Aussi, devons-nous être indulgents, et ne pas juger sévèrement l'adepte des sciences occultes qui, témoin d'une guérison obtenue par un mystique, serait tenté d'y voir le résultat d'un magnétisme quelconque, d'un acte volontaire et d'un pouvoir personnel. Puisse un grand nombre d'Ésotéristes finir comme Simon et demander une prière au serviteur de Dieu, qu'il aura d'abord si peu compris!

Nous avons encore à remarquer, ici, que l'initiation donnée par les Apôtres avait trois degrés: 1° la réception de la Parole; 2° le baptême; 3° le don du Saint-Esprit. Les diacres ne donnent que la Parole et le baptême, et ce dernier semble n'être qu'une préparation à la réception du don ultime et merveilleux d'un rayon de l'Esprit Saint(2).
(2) C'est toujours le Baptême d'Eau et le Baptême de Feu.

Cette initiation me semble être déterminée par une loi spirituelle qui n'est peut-être pas très connue, et qui se réalise pleinement, non en une seule existence, sauf exception, mais en plusieurs.

La créature, dans sa route vers le Centre, est d'abord appelée à rencontrer de simples guides: les lois de la vie lui sont proposées, leurs enseignements germent en elle, et il vient un jour où elle est apte à recevoir un baptême, c'est-à-dire le droit de pénétration dans une organisation religieuse, terrestre, matérielle, et dans son appartement invisible. Cet être, alors, n'est plus isolé, il fait partie d'une chaîne; c'est un des baptêmes d'eau. Puis, à force de recevoir toute la série de ces baptêmes, cette créature, à mesure que son esprit central s'approche des chemins parcourus par le Christ, devient apte à supporter la présence d'un envoyé du Père, d'un véritable Ami de Dieu et à le comprendre un peu. Ce dernier la préparera à la réception progressive des dons véritables de l'Esprit Saint.

L'heure sonnera alors où les Anges viendront près d'elle, se mêleront à son existence, la serviront et lui indiqueront nettement la volonté de Dieu, au cours d'événements souvent aussi imprévus, en apparence, que la rencontre de Philippe avec un ministre de la reine d'Éthiopie.

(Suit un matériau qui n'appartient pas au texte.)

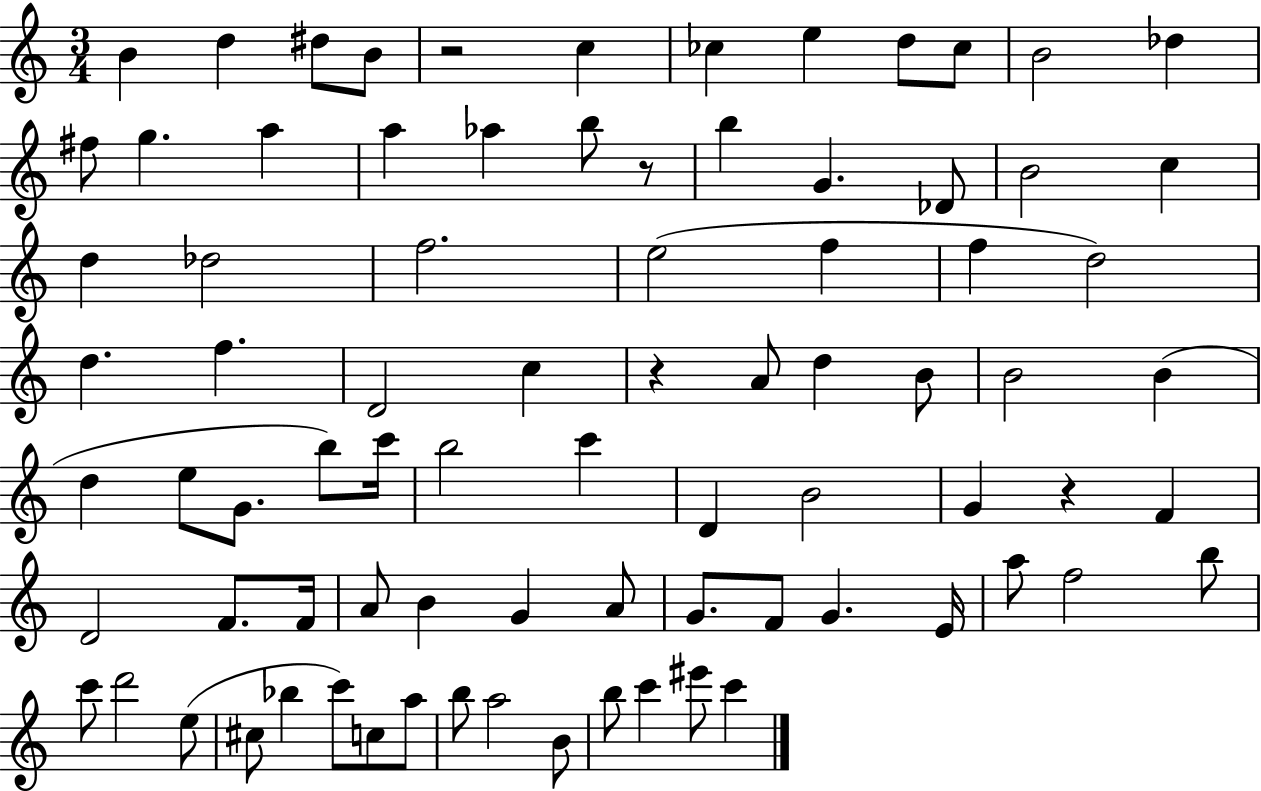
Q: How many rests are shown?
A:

Tout événement a, du reste, sa racine; toute journée son destin. Ils sont comme de véritables êtres, qui viennent vers nous. Apprenons à discerner en eux une parole de nos guides, interprètes eux-mêmes de la Volonté du Père.

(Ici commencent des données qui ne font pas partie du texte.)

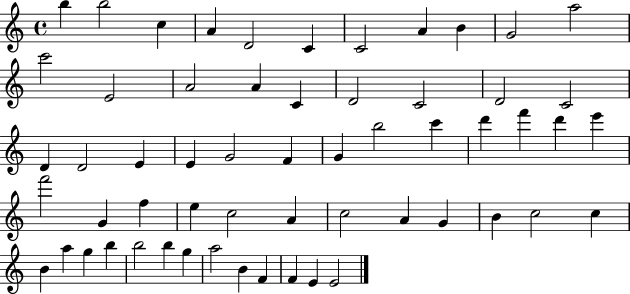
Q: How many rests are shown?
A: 0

Ce sera ainsi, véritablement, le Ciel qui nous parlera et, si nous savons être attentifs, tout ce qui arrivera aura son fruit. Toute action, toute pensée, toute parole, sera transmuée en forces surnaturelles: peu à peu, une atmosphère vivante nous entourera, si subtile et si pure, que les pensées et les désirs des pauvres souffrants viendront, pour ainsi dire, s'y fixer, à notre insu souvent. Les

Anges liront leurs prières écrites sur ce livre merveilleux, et le Père, parfois, réalisera leur demande, sans que nous le sachions encore physiquement.

Remarquons, dans l'épisode que nous étudions, la disparition subite de Philippe, dès qu'il a accompli ce qu'il devait faire; son corps matériel est enlevé par l'Esprit, et il se retrouve dans une ville éloignée, sans avoir eu conscience d'aucun déplacement.

Nous n'avons pas à rechercher la cause de ce fait, malgré l'intérêt que cela pourrait présenter. Tout au plus pouvons-nous supposer ou que la présence de Philippe était urgente ailleurs, ou que ce fût seulement pour rendre tangible au nouveau chrétien le pouvoir des Anges.

Disons aussi que Pierre, Jean ou un Apôtre aurait, à la place de Philippe, donné un ordre à ces Êtres mystérieux dont nous appelons l'action sensible sur notre terre: "l'espace et le temps". La distance entre la route de Jérusalem et la ville d'Azote aurait été comme supprimée et l'Apôtre se serait trouvé instantanément dans cette ville, aucune forme du temps n'étant plus nécessaire pour y parvenir(3). Philippe fut seulement transporté par les Anges, et nous retrouvons là un exemple de cette hiérarchie dans les pouvoirs spirituels, que nous avons cités plus haut.

 (3) La compréhension nette de ce mystère est impossible. Le lecteur n'aura qu'à examiner, pour cela, attentivement, les lois connues de la Pensée.